ACTION ITEM —
Below are records that contain pictures; transcribe the text exactly and omit the pictures.

[Stored data]

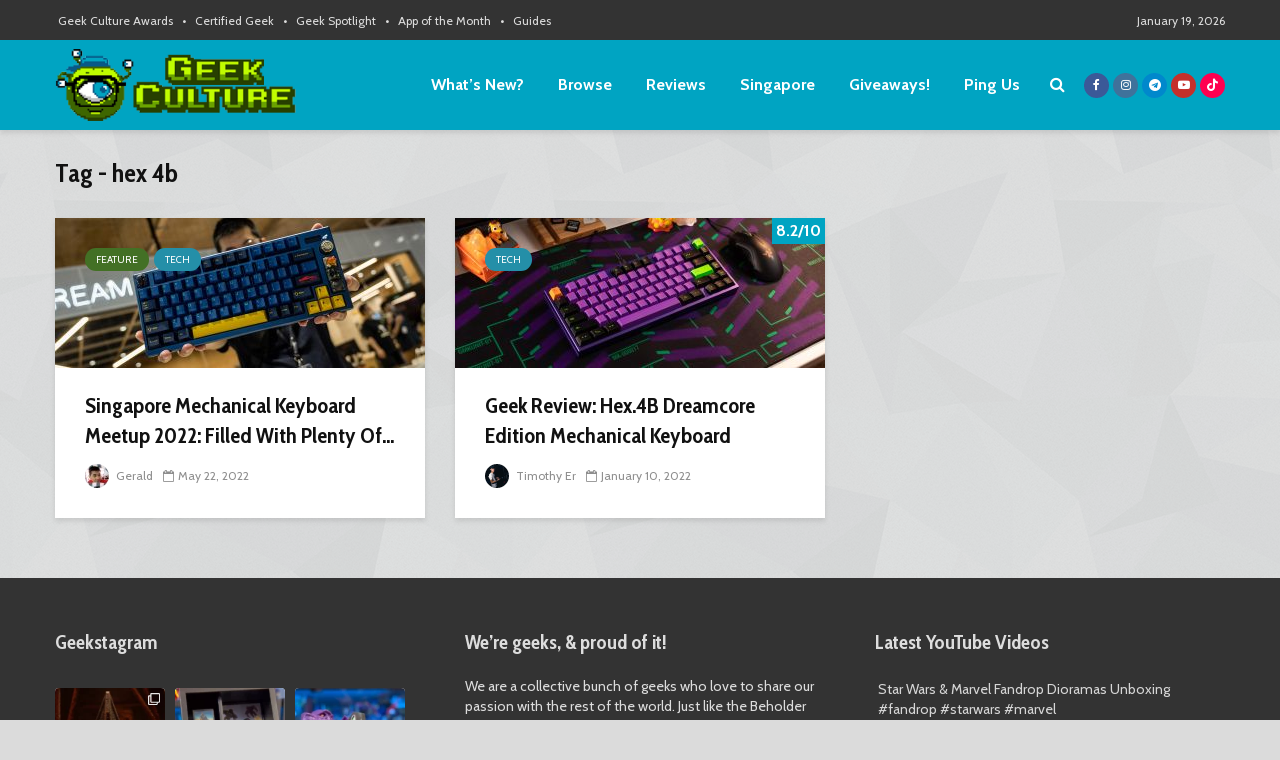

--- FILE ---
content_type: application/javascript; charset=utf-8
request_url: https://fundingchoicesmessages.google.com/f/AGSKWxUdRJ4ZdWnbQZRiE4H_fKMhmGrpzk_qOWnGRE3GMuR8RhAYD5rDmthx8_NKRi9Uf4kmvDLwwSkU7IcWUvTSyIjOII-QfFrt1clcRbghElUZT43Y7RLtuLuSsshulhF6VH2bTFtNF2_ID84siRt3cjlFtA-Ylf8atvTQ8-QWgry19gEmwkNmiGlQyt34/_/forads./rightAd2./channelblockads./adsi-j..com/im-ad/
body_size: -1293
content:
window['6c1f8f58-6c25-403f-a4fd-a4f14370ec0f'] = true;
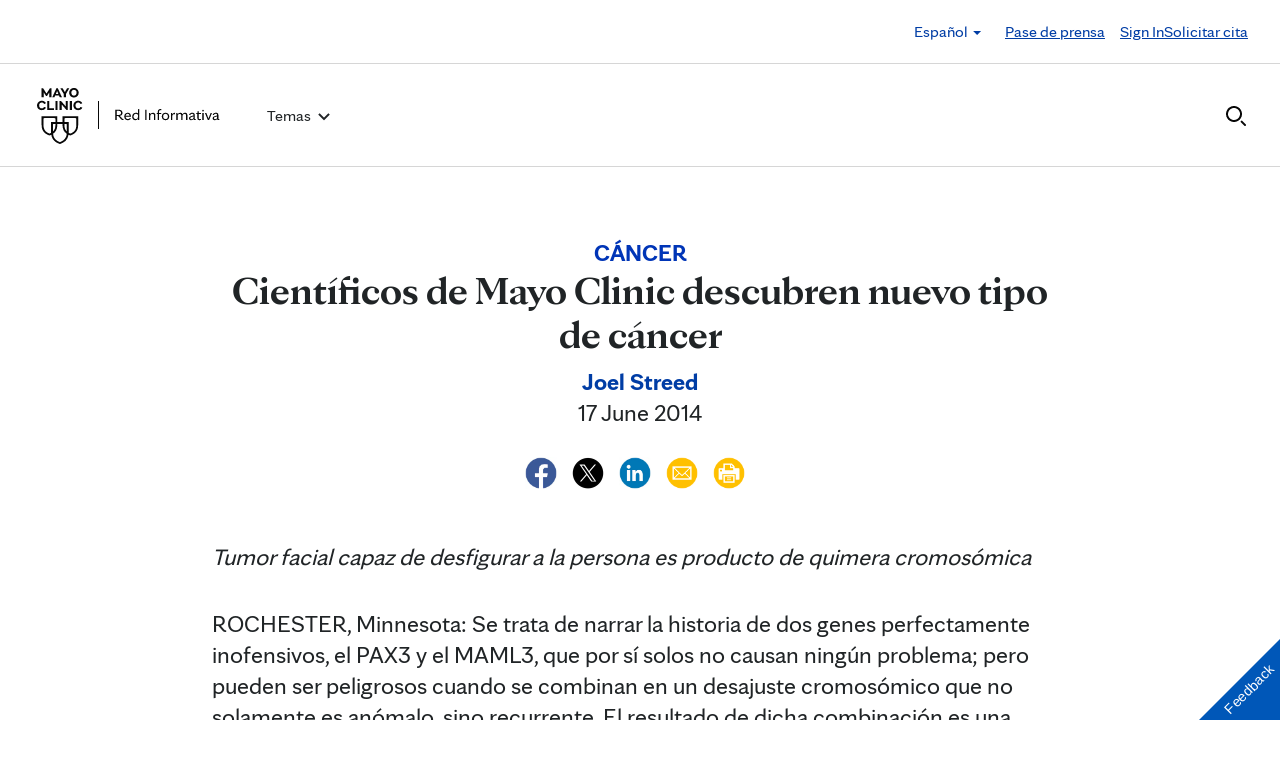

--- FILE ---
content_type: text/css
request_url: https://newsnetwork.mayoclinic.org/wp-content/themes/velocity/Public/css/Footers/Footer3.css?ver=4.2.166
body_size: 313
content:
.footer-3 .footermain {background:#e9e9e9; padding:30px 0;}
.footer-3 .footermain .foot-list ul { list-style:none; padding-left: 0px; margin-bottom: 0px;}
.footer-3 .footermain .foot-list ul li {margin-bottom: 5px;}
.footer-3 .footermain .foot-list ul li a { font-size: 14px; line-height: 1; padding: 2px 1px; letter-spacing: normal;}
.footer-3 .footermain h3 {text-transform:uppercase; color:#606060; font-size: 16px; font-weight:normal;line-height: 1.5em; letter-spacing: normal; padding: 2px 0px; margin-bottom: 0px; margin-top: 0px;}
.footer-3 .footermain .footlogo img { max-width:75px; margin:7px 0 30px;}
.footer-3 p.txtlft{font-size: 12px!important;}

.footer-3 .bottom-bar { background:none #d0d0d0; padding:25px 0 20px;}
.footer-3 .bottom-bar p { margin-bottom: 0px;}
.footer-3 .bottom-bar ul { margin-bottom: 5px;}
.footer-3 .bottom-bar .bottomlist ul li {list-style:none; display:inline; border-right:2px solid #7e848e; padding:0 15px;}
.footer-3 .bottom-bar .bottomlist ul li:first-child { padding-left:0;}
.footer-3 .bottom-bar .bottomlist ul li:last-child {border-right:none; padding-right:0;}
@media screen and (min-width:1200px) {
    .footer-3 .footermain .footlogo { text-align:left;}
}
@media screen and (max-width:991px) {
    .footer-3 .footermain{ text-align:center; }
    .footer-3 .footermain .foot-list ul {margin-bottom: 20px;}
    .footer-3 .bottom-bar .bottomlist { text-align:center;}
    .footer-3 .bottom-bar .bottomlist ul { padding:0;}
    .footer-3 .footermain .footlogo img { margin:30px 0;}
}
@media screen and (min-width:992px) {
    .footer-3 .bottom-bar .bottomlist { text-align:right;}
	.footer-3 .bottom-bar p.txtlft { text-align:left;}
    .footer-3 .footermain .footlogo img { margin:7px 0 30px;}
}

SOLUTION —
--- FILE ---
content_type: application/javascript; charset=utf-8
request_url: https://fundingchoicesmessages.google.com/f/AGSKWxUdRJ4ZdWnbQZRiE4H_fKMhmGrpzk_qOWnGRE3GMuR8RhAYD5rDmthx8_NKRi9Uf4kmvDLwwSkU7IcWUvTSyIjOII-QfFrt1clcRbghElUZT43Y7RLtuLuSsshulhF6VH2bTFtNF2_ID84siRt3cjlFtA-Ylf8atvTQ8-QWgry19gEmwkNmiGlQyt34/_/forads./rightAd2./channelblockads./adsi-j..com/im-ad/
body_size: -1293
content:
window['6c1f8f58-6c25-403f-a4fd-a4f14370ec0f'] = true;

--- FILE ---
content_type: text/css
request_url: https://newsnetwork.mayoclinic.org/wp-content/themes/velocity/Public/css/Footers/Footer3.css?ver=4.2.166
body_size: 313
content:
.footer-3 .footermain {background:#e9e9e9; padding:30px 0;}
.footer-3 .footermain .foot-list ul { list-style:none; padding-left: 0px; margin-bottom: 0px;}
.footer-3 .footermain .foot-list ul li {margin-bottom: 5px;}
.footer-3 .footermain .foot-list ul li a { font-size: 14px; line-height: 1; padding: 2px 1px; letter-spacing: normal;}
.footer-3 .footermain h3 {text-transform:uppercase; color:#606060; font-size: 16px; font-weight:normal;line-height: 1.5em; letter-spacing: normal; padding: 2px 0px; margin-bottom: 0px; margin-top: 0px;}
.footer-3 .footermain .footlogo img { max-width:75px; margin:7px 0 30px;}
.footer-3 p.txtlft{font-size: 12px!important;}

.footer-3 .bottom-bar { background:none #d0d0d0; padding:25px 0 20px;}
.footer-3 .bottom-bar p { margin-bottom: 0px;}
.footer-3 .bottom-bar ul { margin-bottom: 5px;}
.footer-3 .bottom-bar .bottomlist ul li {list-style:none; display:inline; border-right:2px solid #7e848e; padding:0 15px;}
.footer-3 .bottom-bar .bottomlist ul li:first-child { padding-left:0;}
.footer-3 .bottom-bar .bottomlist ul li:last-child {border-right:none; padding-right:0;}
@media screen and (min-width:1200px) {
    .footer-3 .footermain .footlogo { text-align:left;}
}
@media screen and (max-width:991px) {
    .footer-3 .footermain{ text-align:center; }
    .footer-3 .footermain .foot-list ul {margin-bottom: 20px;}
    .footer-3 .bottom-bar .bottomlist { text-align:center;}
    .footer-3 .bottom-bar .bottomlist ul { padding:0;}
    .footer-3 .footermain .footlogo img { margin:30px 0;}
}
@media screen and (min-width:992px) {
    .footer-3 .bottom-bar .bottomlist { text-align:right;}
	.footer-3 .bottom-bar p.txtlft { text-align:left;}
    .footer-3 .footermain .footlogo img { margin:7px 0 30px;}
}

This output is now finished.